*Directions*. Please copy out, word for word, the stretch of the records below from the line containing "Given the choices" through the end of the records, leaving the pictures out of your answer.

»»

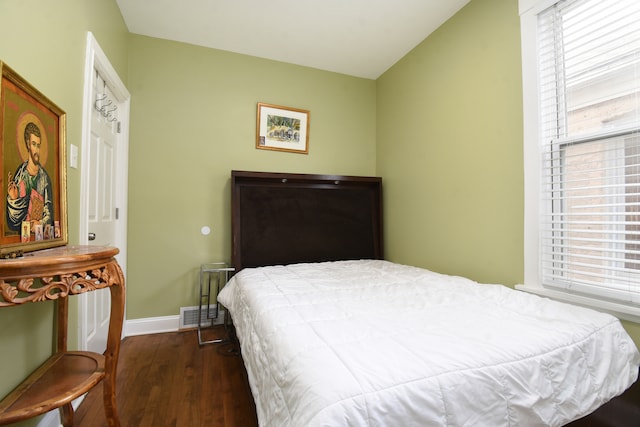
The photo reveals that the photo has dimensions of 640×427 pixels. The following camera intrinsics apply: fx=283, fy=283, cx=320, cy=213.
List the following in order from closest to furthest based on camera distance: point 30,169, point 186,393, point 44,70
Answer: point 30,169
point 44,70
point 186,393

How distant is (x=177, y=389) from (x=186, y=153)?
1.93 metres

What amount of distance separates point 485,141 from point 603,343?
4.50ft

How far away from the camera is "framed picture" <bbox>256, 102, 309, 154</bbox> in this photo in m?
2.91

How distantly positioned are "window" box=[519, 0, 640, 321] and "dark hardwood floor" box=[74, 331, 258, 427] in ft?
6.23

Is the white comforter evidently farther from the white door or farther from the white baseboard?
the white baseboard

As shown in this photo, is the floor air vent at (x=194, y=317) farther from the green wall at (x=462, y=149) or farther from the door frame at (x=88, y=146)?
the green wall at (x=462, y=149)

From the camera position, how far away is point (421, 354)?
905mm

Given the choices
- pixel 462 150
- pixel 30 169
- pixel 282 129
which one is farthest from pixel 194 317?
pixel 462 150

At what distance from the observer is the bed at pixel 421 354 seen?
77cm

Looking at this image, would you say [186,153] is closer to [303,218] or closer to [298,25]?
[303,218]

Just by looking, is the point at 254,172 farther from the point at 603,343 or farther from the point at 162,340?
the point at 603,343

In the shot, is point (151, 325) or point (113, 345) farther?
point (151, 325)

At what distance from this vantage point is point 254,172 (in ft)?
8.83

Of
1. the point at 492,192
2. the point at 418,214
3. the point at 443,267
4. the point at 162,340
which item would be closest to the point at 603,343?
the point at 492,192
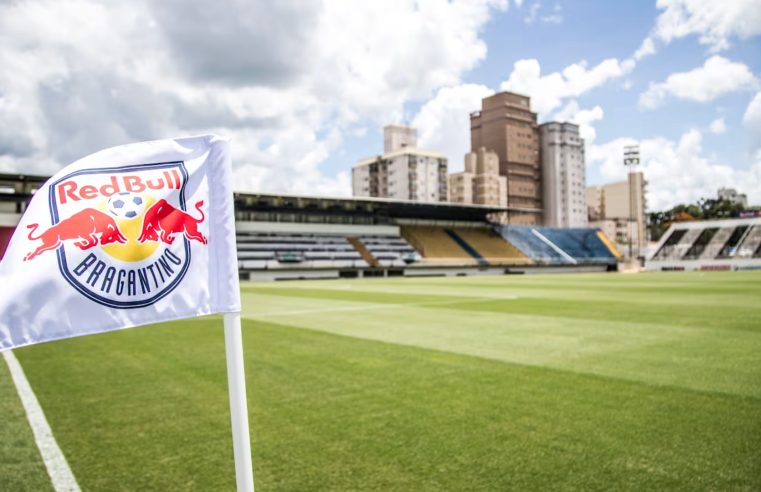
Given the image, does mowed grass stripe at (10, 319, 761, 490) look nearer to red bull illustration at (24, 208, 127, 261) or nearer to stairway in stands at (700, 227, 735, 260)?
red bull illustration at (24, 208, 127, 261)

««

*Problem solution*.
Given the choices
- pixel 462 150
- pixel 30 169
- pixel 282 129
which one is farthest from pixel 194 317?
pixel 462 150

At what distance from the observer is the bed at pixel 421 354 seen?
77cm

Looking at this image, would you say [186,153] is closer to [303,218] or closer to [298,25]?
[303,218]

Just by looking, is the point at 254,172 farther from the point at 603,343 or farther from the point at 162,340?
the point at 603,343

In the shot, is point (151, 325) or point (113, 345) farther?
point (151, 325)

At what distance from this vantage point is point 254,172 (in ft)?
8.83

Of
1. the point at 492,192
2. the point at 418,214
3. the point at 443,267
4. the point at 162,340
which item would be closest to the point at 603,343?
the point at 492,192
Given the image, does mowed grass stripe at (10, 319, 761, 490) look nearer to red bull illustration at (24, 208, 127, 261) or nearer to stairway in stands at (700, 227, 735, 260)?
red bull illustration at (24, 208, 127, 261)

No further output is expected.